[Stored items from a collection]
- Opening Delimiter -
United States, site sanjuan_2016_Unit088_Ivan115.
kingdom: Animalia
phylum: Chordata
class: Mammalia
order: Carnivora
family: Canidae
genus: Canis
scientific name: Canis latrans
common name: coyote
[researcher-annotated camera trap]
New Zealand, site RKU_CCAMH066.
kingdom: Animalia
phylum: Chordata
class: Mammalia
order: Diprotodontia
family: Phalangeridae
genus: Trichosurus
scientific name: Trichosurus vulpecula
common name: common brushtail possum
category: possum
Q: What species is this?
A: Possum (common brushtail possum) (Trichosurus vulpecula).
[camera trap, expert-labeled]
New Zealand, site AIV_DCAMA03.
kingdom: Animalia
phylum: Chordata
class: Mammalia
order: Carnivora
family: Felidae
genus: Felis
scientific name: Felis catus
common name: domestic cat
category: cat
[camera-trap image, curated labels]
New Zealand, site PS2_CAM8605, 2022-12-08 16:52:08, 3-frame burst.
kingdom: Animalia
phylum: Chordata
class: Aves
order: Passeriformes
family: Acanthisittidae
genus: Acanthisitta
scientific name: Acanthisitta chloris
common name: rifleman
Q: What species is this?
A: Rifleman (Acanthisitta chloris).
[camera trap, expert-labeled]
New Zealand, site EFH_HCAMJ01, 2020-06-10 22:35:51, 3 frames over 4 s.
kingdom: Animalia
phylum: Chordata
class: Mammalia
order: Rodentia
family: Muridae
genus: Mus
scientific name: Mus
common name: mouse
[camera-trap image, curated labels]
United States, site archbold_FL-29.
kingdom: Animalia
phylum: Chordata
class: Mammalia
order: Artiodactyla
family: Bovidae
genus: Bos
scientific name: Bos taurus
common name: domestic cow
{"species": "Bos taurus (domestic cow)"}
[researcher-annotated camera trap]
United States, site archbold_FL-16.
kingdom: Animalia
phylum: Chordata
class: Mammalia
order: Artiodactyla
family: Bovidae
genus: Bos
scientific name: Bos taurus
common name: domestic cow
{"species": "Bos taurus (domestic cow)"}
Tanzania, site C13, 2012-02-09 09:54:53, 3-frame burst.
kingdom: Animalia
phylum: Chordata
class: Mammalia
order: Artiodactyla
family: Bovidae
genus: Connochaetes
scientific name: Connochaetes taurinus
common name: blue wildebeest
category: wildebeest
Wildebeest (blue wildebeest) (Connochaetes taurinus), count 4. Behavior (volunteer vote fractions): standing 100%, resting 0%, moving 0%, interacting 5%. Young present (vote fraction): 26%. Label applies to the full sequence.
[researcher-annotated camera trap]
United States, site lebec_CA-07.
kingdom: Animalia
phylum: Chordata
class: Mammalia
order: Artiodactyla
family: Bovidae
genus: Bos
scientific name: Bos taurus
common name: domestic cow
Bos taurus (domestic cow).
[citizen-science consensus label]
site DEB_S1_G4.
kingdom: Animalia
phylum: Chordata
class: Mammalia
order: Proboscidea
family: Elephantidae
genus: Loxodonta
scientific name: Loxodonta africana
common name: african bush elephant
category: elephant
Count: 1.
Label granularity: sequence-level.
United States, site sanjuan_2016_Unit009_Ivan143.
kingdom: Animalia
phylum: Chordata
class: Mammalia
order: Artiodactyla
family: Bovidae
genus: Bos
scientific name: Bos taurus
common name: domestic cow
- Closing Delimiter -
WHAT YOU NEED TO DO
Give the entries again exactly as they stand.

OUTPUT BELOW
United States, site sanjuan_2016_Unit088_Ivan115.
kingdom: Animalia
phylum: Chordata
class: Mammalia
order: Carnivora
family: Canidae
genus: Canis
scientific name: Canis latrans
common name: coyote
[researcher-annotated camera trap]
New Zealand, site RKU_CCAMH066.
kingdom: Animalia
phylum: Chordata
class: Mammalia
order: Diprotodontia
family: Phalangeridae
genus: Trichosurus
scientific name: Trichosurus vulpecula
common name: common brushtail possum
category: possum
Q: What species is this?
A: Possum (common brushtail possum) (Trichosurus vulpecula).
[camera trap, expert-labeled]
New Zealand, site AIV_DCAMA03.
kingdom: Animalia
phylum: Chordata
class: Mammalia
order: Carnivora
family: Felidae
genus: Felis
scientific name: Felis catus
common name: domestic cat
category: cat
[camera-trap image, curated labels]
New Zealand, site PS2_CAM8605, 2022-12-08 16:52:08, 3-frame burst.
kingdom: Animalia
phylum: Chordata
class: Aves
order: Passeriformes
family: Acanthisittidae
genus: Acanthisitta
scientific name: Acanthisitta chloris
common name: rifleman
Q: What species is this?
A: Rifleman (Acanthisitta chloris).
[camera trap, expert-labeled]
New Zealand, site EFH_HCAMJ01, 2020-06-10 22:35:51, 3 frames over 4 s.
kingdom: Animalia
phylum: Chordata
class: Mammalia
order: Rodentia
family: Muridae
genus: Mus
scientific name: Mus
common name: mouse
[camera-trap image, curated labels]
United States, site archbold_FL-29.
kingdom: Animalia
phylum: Chordata
class: Mammalia
order: Artiodactyla
family: Bovidae
genus: Bos
scientific name: Bos taurus
common name: domestic cow
{"species": "Bos taurus (domestic cow)"}
[researcher-annotated camera trap]
United States, site archbold_FL-16.
kingdom: Animalia
phylum: Chordata
class: Mammalia
order: Artiodactyla
family: Bovidae
genus: Bos
scientific name: Bos taurus
common name: domestic cow
{"species": "Bos taurus (domestic cow)"}
Tanzania, site C13, 2012-02-09 09:54:53, 3-frame burst.
kingdom: Animalia
phylum: Chordata
class: Mammalia
order: Artiodactyla
family: Bovidae
genus: Connochaetes
scientific name: Connochaetes taurinus
common name: blue wildebeest
category: wildebeest
Wildebeest (blue wildebeest) (Connochaetes taurinus), count 4. Behavior (volunteer vote fractions): standing 100%, resting 0%, moving 0%, interacting 5%. Young present (vote fraction): 26%. Label applies to the full sequence.
[researcher-annotated camera trap]
United States, site lebec_CA-07.
kingdom: Animalia
phylum: Chordata
class: Mammalia
order: Artiodactyla
family: Bovidae
genus: Bos
scientific name: Bos taurus
common name: domestic cow
Bos taurus (domestic cow).
[citizen-science consensus label]
site DEB_S1_G4.
kingdom: Animalia
phylum: Chordata
class: Mammalia
order: Proboscidea
family: Elephantidae
genus: Loxodonta
scientific name: Loxodonta africana
common name: african bush elephant
category: elephant
Count: 1.
Label granularity: sequence-level.
United States, site sanjuan_2016_Unit009_Ivan143.
kingdom: Animalia
phylum: Chordata
class: Mammalia
order: Artiodactyla
family: Bovidae
genus: Bos
scientific name: Bos taurus
common name: domestic cow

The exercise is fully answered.